Social media aside, I don’t think even Madiba could have imagined a South Africa where the two most measured politicians currently are Gayton Mckenzie from the Patriotic Alliance and Corné Mulder from the Freedom Front +… and they actually agree with each other.

On top of this, an organisation like Sakeliga – which is aggressively pushing back against B-BBEE legislation – has also gone on record that it doesn’t buy the concept of the “Doomsday Coalition” that the DA uses for fearmongering.

Excuse the pun, but not everything is black and white in South Africa.

Further to this, it appears that we will be off the Financial Action Task Force (FATF) “greylist” by October 2025 – a key part of South Africa participating in global financial markets.      

Last, we might actually have excess electricity generation for the first time in nearly 20 years as Kusile and Medupi come online and are supplemented by a variety of solar and wind energy projects. A decade overdue and a couple hundred billion rand over budget, but we got there!   

Next step: a coherent national strategy


If we agree that the world isn’t coming to an end, what is missing is a coherent national strategy.

Perhaps the challenge can be best captured in the developments around the cannabis sector in South Africa. In his 2025 State of the Nation Address, the President said: “We want South Africa to be leading in the commercial production of hemp and cannabis.”

Fewer than six weeks later, the health minister gazetted regulations prohibiting the sale, importation and manufacture of food products containing cannabis and hemp. A week later, the Gazette was withdrawn following pressure from the President.

This lack of alignment can also be seen around vanity projects including the National Health Insurance (NHI) and the Transformation Fund. The ANC’s voting patterns clearly showed that the NHI is not a selling point with their electorate and the business lobby in South Africa used hard data from the South African Revenue Service to show that you can socially engineer a vibrant SME sector.

In a similar vein, it feels disingenuous for the President to attend the annual congress of the Democratic Nursing Organisation of South Africa and say: “In 2005 we passed the Nursing Act to enable the professionalisation of nursing and to facilitate the establishment of the South African Nursing Council. Successive regulations have been passed that deal with scope of practice for nurses and midwives… Our nurses will be the backbone of NHI.”

I understand pandering to an audience, but go back and look at the annual reports from the various listed healthcare providers over the past decade and you will see many mentions of the struggle to attract, train and develop the nursing profession in South Africa. In fact, if you go back and look at the South African Nursing Council reports, there were 278,617 registered nurses in 2015. According to the council’s last annual report, there were 256,296 Annual Practicing Certificates – the equivalent of annual membership fees – paid.

If healthcare really is a strategic sector, why is the net investment – and professional output – in a skill like nursing in decline?   

Ultimately, we need to start moving away from rhetoric and zeroing in on an actionable strategy. We need to identify the sectors, skills and stakeholders that will be required and then have consistent messaging around them and take control of our future.

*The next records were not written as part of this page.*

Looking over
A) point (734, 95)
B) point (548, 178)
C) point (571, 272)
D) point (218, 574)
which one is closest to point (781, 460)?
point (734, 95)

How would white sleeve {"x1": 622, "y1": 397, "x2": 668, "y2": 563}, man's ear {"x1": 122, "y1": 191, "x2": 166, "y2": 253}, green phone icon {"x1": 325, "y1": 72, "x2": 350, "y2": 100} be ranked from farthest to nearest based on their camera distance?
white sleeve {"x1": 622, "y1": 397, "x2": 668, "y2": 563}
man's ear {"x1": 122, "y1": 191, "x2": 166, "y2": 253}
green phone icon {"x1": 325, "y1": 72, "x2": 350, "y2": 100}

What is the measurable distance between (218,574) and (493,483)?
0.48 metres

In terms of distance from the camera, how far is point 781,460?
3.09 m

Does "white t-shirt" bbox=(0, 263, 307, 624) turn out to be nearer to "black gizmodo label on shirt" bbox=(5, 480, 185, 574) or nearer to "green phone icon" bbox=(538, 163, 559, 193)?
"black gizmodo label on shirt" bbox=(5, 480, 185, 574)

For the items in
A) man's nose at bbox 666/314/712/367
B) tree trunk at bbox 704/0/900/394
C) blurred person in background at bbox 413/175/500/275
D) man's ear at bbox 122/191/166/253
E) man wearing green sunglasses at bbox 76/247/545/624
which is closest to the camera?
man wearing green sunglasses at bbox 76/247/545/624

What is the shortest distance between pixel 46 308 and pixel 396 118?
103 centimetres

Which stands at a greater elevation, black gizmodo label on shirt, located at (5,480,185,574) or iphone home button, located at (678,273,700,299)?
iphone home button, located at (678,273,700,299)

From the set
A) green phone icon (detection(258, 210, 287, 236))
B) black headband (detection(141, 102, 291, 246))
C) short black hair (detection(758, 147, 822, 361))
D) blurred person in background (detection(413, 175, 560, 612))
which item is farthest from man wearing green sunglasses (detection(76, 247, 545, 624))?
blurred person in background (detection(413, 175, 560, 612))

Fortunately, we are starting to have far more robust discussions about what this future looks like and collectively we are feeling that we have the power to influence where we are going.  

While I agree that there are very real challenges that South Africa needs to address, the reality is that it is a noisy time for democracy across the globe. In the same way that the Trump administration is disrupting the status quo, South Africans are recognising that it is no longer business as usual and are finding their voices, and that can only be healthy after years of mediocrity and political malaise.

It might be a little bumpy in places, but I think everything is actually going to be okay. DM

Marc Ashton, a former financial journalist and editor, is the CEO of Decusatio.